Leafing through the Chinese-language Lonely Planet guide to Yunnan, readers may notice a conspicuous omission. One of Yunnan's 16 prefectural level cities is missing. In a book running to almost 500 pages, packed with maps and travel hints, Lincang (临沧市) is mentioned on a grand total of zero pages.
GoKunming recently headed west toward Myanmar to see if Lincang really is a black hole with absolutely nothing to recommend it. What we found upon visiting Lincang and its surrounding mountains was a slightly incongruous place — a modern, centrally-planned town seemingly dropped at random into the countryside where the Hengduan (横断山) and Nu (怒山) mountain ranges meet.
Lincang is a small town trapped in a big town body. Six absurdly large roads intersect at right angles in the city center. All of them are six or eight lanes, flanked with bicycle lanes and ten-meter-wide sidewalks. The scope is enough to make drivers and pedestrians accustomed to Kunming traffic jealous.
The buildings along these roads are all newly constructed high-rises with fresh coats of paint fronted by recently planted trees. Locals told us that only two years ago the town bore little resemblance to how it appears today.
Shopping options are beginning to fill in the vacant commercial spaces on the first and second floors of this area but there are still plenty of empty storefronts. For now, baijiu stores and restaurants are the most common businesses. Lincang's transformation from sleepy country hamlet to someone's idea of a boom town is still in its infancy.
Perched on hills at the southern end of the city sits the older part of Lincang. There, businesses are more established, trees are taller and people more closely packed together. Alleys lead off of streets and into a warren of twisting lanes that often dead end at someone's doorstep.
We had borrowed fold-up bicycles from a friend and their wobbly pedals and slightly bent frames were more than up to the task of exploring the town from one end to the other. Because of its wide boulevards and general lack of traffic, Lincang is incredibly bicycle friendly.
The nearby mountains are full of dirt trails as well and a five-minute ride in any direction leads out of the city to great mountain bike terrain. Bikes in good condition are available for rent from the friendly people at the Ronghui Bicycle Club.
After exhausting the possibilities of the older section of town, we rode along the Xihe (西河), a small river flowing through the northwestern outskirts of Lincang. A thin ribbon of park stretches for a few kilometers along both sides of the river.

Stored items
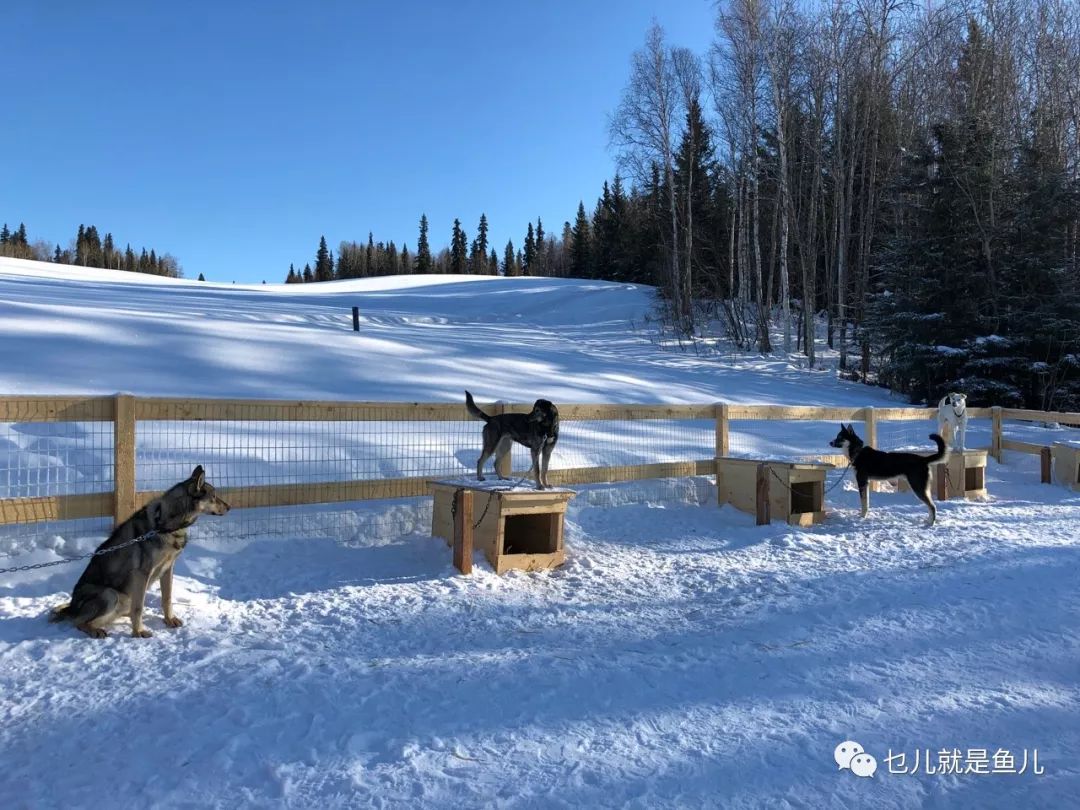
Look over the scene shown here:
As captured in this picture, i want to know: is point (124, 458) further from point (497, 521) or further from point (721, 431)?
point (721, 431)

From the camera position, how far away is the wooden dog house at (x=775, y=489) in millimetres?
8273

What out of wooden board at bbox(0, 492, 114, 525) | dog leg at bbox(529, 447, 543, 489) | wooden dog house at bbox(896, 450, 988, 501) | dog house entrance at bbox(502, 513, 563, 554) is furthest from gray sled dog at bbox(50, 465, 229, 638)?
wooden dog house at bbox(896, 450, 988, 501)

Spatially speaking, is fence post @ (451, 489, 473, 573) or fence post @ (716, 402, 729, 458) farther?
fence post @ (716, 402, 729, 458)

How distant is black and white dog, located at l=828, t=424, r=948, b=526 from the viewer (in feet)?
28.1

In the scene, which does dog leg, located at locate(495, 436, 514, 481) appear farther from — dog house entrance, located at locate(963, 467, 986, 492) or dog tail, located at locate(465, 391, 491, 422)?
dog house entrance, located at locate(963, 467, 986, 492)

*To be done*
Pick up the travel piece on Lincang after its last sentence and carry it forward.

*Output of the task*
The park has an excellent bike path that was empty despite the glorious weather. While taking a break from pedaling, we stopped to watch a family of water buffalo lumber slowly down the river, egrets perched on their backs.
The sight of animals, especially ones as big as these, wandering unattended through town came as a bit of a shock. Less than 100 meters away to the north a cluster of huge construction projects rose in stark juxtaposition to the pastoral scene on the river.
Lincang has several other public parks and all of them are in good upkeep, but sadly lacking in water buffalo. The most curious of these, West Gate Park (西门公园), is a traditional park with bonsai trees, a time-worn pagoda and, strangely enough, water rides.
Hungry from cycling, we considered our options. Lincang is home to people from the Dai, Wa and Yi minorities and dining choices are plentiful. We joined some local friends at the Youli Jinwang Dai Restaurant (优利金旺傣味餐厅).
The courtyard-style eatery has both indoor and outdoor seating. We chose to sit outside, which in the end did not matter as the power failed promptly at dusk. Electricity or not, our food continued to arrive until the table was covered with dishes.
By candlelight we feasted on Dai versions of jingwang ganba (京旺干巴), xiaochao niurou (小炒牛肉), ningmengji (柠檬鸡), shuixiangcai bandouchi (水香菜拌豆豉), shanzhusun (山竹笋), baishen chaofan (白参炒饭) and landoufu (懒豆腐). We washed everything down with glasses of paojiu – a homemade liquor steeped with seasonal fruit locally called kulilao.
The next day, still a little woozy from the previous night's paojiu, we went to Salvador's Coffee House for a caffeine fix. Lincang's version of the Kunming institution is employee-owned and serves many of the same dishes as its Spring City cousin, with the notable addition of pizza.
After lunch we decided to get out of the city and explore the mountains. We took a ten minute cab ride up into the hills to a bluff south of town. The paved portion of the road ends at the Lincang Martyr's Cemetery (革命烈士墓地).
The cemetery contains hundreds of above-ground graves and a beautiful grove of trees shading stone benches and tables. After exploring the grounds for a bit we descended back to the main entrance.
We were about to set out on a hike through the mountains when a smiley man invited us on a spur-of-the-moment tour of a long brick building. We hesitated and asked what the building was used for before stepping through the door. "Ah, we burn people here," he responded pleasantly. And thus ended our accidental tour of Lincang's crematorium.
We retreated to a winding path that led steadily upwards into the mountains. Villages along the path were often simple mud brick houses shared by extended families and patrolled by scruffy-looking dogs. The midday sun was beaming down and many villagers were taking a break from work.
Lincang villagers' incomes are often dependent on the highly volatile tea market and life in the hills is not easy. The midday rest we witnessed was a small respite to what we could see was a difficult daily routine. Later we saw how labor in these villages was divided — subsistence farming for women and chiseling cemetery headstones for men.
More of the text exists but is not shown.